» **KUTIPAN SUMBER**:
■ ■ ■ ■ ■ ■ ■

2. Tidak lari gunung di kejar
Orang melayu di sarankan tidak tergopoh gopoh dan selalu bersabar
dalam bekerja, sebab dengan tergopoh gopoh hasilnya tidak baik.
3. Awal di buat, akhir di ingat
Pekerjaan yang di kerjakan secara tergesa gesa selalu menimbulkan
kesulitan dan tidak lengkap, tidak terurus. Oleh sebab itu, masyarakat melayu
jika hendak membuat suatu aktivitas selalu di fikirkan semasak masaknyasehingga
hasilnya maksimal
4. Alang-alang berdawat, biarlah hitam. Jangan asal asalan
dalam bekerja
5. Kerja beragak-agak tidak menjadi, kerja berangsur angsur
tidak bertahan
6. Sifat padi, semakin berisi semakin merunduk
7. Baru berlatih hendak berjalan, langsung bersembam
8. Selera bagai taji, tulang bagai kanji, menanti nasi
tersaji di mulut
9. Bekerja jangan lah berulah dan degil
10. Hemat dan cermat merupakan amalan terpuji bagi
orang melayu
6. Pengertian Budaya Kerja
Budaya kerja merupakan sistem nilai, persepsi, perilaku dan keyakinan yang dianut oleh tiap individu karyawan dan kelompok karyawan tentang makna kerja dan refleksinya dalam kegiatan mencapai tujuan organsiasi dan individual.

■ ■ ■ ■ ■ ■ ■

» **PERSYARATAN TUGAS**:
(A) Menurut teks tentang budaya kerja Melayu, sifat apa yang semakin merunduk ketika semakin berisi?
(B) Salin kembali bagian teks tentang budaya kerja Melayu dari "2. Tidak lari" sampai "hasilnya tidak baik.", lalu tukar kata "bersabar" dengan "tenang".
Jawablah hanya dengan berpegang pada teks ini.

» **DATA YANG DIBERIKAN**:
■ ■ ■ ■ ■ ■ ■

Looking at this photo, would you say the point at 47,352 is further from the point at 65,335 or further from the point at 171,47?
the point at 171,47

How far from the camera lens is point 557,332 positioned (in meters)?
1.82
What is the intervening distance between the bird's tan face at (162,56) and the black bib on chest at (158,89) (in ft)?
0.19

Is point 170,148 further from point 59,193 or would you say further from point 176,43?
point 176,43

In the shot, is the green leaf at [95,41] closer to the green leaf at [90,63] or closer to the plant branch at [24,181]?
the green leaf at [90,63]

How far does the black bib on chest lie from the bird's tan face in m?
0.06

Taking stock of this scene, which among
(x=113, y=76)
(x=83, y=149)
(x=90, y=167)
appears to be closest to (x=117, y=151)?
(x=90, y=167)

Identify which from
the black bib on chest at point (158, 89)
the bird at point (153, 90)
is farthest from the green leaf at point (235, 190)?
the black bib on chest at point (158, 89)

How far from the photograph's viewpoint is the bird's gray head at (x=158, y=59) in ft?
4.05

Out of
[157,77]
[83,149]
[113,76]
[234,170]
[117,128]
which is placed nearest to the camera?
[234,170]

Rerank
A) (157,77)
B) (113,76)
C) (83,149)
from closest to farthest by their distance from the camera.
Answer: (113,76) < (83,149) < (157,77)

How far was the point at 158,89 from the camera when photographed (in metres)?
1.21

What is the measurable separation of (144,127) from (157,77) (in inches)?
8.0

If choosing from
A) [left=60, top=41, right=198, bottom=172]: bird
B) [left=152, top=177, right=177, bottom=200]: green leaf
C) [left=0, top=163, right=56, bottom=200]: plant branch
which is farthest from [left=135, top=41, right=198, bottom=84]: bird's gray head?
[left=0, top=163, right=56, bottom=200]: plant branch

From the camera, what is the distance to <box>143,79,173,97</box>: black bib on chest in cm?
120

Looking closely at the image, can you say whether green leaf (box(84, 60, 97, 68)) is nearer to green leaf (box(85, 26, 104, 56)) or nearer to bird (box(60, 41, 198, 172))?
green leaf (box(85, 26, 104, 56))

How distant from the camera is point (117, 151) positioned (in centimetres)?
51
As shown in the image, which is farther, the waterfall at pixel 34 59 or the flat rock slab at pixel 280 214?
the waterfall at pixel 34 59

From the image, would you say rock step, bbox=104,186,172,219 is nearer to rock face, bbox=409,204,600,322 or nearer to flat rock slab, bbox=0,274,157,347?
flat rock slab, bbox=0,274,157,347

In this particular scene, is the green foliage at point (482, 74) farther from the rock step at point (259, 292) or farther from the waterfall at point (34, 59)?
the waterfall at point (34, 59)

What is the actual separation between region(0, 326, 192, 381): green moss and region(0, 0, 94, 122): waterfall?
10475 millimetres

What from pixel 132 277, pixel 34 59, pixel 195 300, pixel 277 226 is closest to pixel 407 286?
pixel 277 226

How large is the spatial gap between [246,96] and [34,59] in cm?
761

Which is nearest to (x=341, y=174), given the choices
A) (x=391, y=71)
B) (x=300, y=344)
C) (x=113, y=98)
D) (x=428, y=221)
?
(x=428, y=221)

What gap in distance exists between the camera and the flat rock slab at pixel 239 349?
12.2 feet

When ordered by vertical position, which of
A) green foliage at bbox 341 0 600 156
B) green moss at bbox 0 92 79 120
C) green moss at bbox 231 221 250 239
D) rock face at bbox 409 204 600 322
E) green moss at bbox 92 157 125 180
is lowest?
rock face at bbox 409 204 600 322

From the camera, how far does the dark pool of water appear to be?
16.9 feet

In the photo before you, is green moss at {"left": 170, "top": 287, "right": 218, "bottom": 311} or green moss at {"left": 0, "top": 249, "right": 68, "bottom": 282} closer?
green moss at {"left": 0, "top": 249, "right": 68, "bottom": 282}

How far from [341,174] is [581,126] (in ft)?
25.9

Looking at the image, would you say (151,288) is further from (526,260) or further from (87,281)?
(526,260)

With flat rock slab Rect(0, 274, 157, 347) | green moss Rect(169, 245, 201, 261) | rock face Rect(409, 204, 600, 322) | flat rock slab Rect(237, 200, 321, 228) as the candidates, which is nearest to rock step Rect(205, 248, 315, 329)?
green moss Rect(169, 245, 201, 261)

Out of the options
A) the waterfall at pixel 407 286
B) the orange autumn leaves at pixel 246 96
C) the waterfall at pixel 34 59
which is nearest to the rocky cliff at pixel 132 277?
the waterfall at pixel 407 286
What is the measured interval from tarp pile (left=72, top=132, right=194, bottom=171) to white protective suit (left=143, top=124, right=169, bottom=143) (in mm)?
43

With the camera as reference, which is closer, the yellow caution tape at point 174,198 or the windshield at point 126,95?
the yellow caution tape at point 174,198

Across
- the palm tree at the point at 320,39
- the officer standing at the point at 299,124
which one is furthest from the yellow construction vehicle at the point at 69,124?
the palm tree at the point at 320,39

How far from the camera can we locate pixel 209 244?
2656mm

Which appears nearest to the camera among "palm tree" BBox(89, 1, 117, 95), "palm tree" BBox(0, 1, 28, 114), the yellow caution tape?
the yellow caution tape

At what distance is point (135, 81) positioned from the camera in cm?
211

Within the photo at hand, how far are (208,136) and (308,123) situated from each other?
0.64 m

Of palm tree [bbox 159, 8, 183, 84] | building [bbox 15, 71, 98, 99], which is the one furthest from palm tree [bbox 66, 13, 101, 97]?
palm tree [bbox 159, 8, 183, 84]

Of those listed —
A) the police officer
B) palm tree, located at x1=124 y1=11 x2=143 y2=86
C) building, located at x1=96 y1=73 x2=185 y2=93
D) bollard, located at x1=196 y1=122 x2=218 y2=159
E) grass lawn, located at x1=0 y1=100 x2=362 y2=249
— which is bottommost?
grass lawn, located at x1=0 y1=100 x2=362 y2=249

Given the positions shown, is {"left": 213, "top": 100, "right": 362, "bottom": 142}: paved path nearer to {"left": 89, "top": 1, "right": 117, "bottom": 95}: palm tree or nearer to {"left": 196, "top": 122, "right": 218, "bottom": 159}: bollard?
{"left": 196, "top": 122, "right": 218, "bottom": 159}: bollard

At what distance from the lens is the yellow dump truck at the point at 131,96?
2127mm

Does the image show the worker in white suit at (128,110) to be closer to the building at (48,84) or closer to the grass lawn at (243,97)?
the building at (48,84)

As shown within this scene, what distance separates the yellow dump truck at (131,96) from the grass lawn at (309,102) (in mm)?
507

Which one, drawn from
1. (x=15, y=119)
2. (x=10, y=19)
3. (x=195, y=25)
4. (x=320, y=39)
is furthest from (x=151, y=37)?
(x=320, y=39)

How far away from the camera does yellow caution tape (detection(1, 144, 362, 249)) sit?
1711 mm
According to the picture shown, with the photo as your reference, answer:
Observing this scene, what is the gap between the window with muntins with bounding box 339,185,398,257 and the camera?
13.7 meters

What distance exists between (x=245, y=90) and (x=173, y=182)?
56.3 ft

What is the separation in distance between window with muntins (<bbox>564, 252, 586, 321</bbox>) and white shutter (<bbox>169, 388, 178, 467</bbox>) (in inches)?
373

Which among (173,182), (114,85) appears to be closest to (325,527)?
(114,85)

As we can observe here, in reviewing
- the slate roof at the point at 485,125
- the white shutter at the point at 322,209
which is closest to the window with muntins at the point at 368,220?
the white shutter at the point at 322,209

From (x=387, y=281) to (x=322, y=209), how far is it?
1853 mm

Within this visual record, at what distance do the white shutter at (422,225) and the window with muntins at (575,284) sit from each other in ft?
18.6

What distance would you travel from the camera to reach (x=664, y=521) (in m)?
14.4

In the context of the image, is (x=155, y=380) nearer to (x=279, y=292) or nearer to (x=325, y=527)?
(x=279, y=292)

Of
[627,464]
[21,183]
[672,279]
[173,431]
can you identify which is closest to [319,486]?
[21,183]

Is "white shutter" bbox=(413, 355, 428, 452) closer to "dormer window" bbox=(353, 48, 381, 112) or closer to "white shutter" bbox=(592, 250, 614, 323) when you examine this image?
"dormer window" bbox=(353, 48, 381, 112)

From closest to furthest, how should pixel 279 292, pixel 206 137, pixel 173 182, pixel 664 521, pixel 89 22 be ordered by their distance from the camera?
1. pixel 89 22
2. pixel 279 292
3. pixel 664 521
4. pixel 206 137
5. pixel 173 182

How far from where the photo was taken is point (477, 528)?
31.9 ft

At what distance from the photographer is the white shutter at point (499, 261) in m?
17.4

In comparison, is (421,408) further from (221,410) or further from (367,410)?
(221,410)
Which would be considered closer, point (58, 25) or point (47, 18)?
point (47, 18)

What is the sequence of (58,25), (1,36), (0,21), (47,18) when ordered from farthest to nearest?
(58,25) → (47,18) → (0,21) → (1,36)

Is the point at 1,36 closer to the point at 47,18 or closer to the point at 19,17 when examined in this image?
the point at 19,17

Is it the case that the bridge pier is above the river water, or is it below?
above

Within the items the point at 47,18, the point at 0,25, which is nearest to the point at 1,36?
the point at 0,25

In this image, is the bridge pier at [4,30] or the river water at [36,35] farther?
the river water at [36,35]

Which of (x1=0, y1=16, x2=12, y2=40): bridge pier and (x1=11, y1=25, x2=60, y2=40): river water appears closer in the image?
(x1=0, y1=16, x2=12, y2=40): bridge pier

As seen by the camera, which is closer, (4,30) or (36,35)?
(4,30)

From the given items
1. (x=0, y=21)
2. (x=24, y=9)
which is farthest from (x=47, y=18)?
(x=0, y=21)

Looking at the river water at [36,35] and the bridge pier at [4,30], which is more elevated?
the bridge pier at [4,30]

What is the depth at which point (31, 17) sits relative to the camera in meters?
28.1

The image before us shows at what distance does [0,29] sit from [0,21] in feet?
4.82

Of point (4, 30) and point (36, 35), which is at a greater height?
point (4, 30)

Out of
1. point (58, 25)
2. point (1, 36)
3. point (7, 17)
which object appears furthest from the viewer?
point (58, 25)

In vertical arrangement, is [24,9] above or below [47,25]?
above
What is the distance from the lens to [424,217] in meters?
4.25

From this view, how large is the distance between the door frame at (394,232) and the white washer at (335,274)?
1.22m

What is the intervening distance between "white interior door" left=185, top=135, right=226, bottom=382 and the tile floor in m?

■ ■ ■ ■ ■ ■ ■

» **PEMBAHASAN JAWABAN**:
(A) Sifat padi.

(B)
2. Tidak lari gunung di kejar
Orang melayu di sarankan tidak tergopoh gopoh dan selalu tenang
dalam bekerja, sebab dengan tergopoh gopoh hasilnya tidak baik.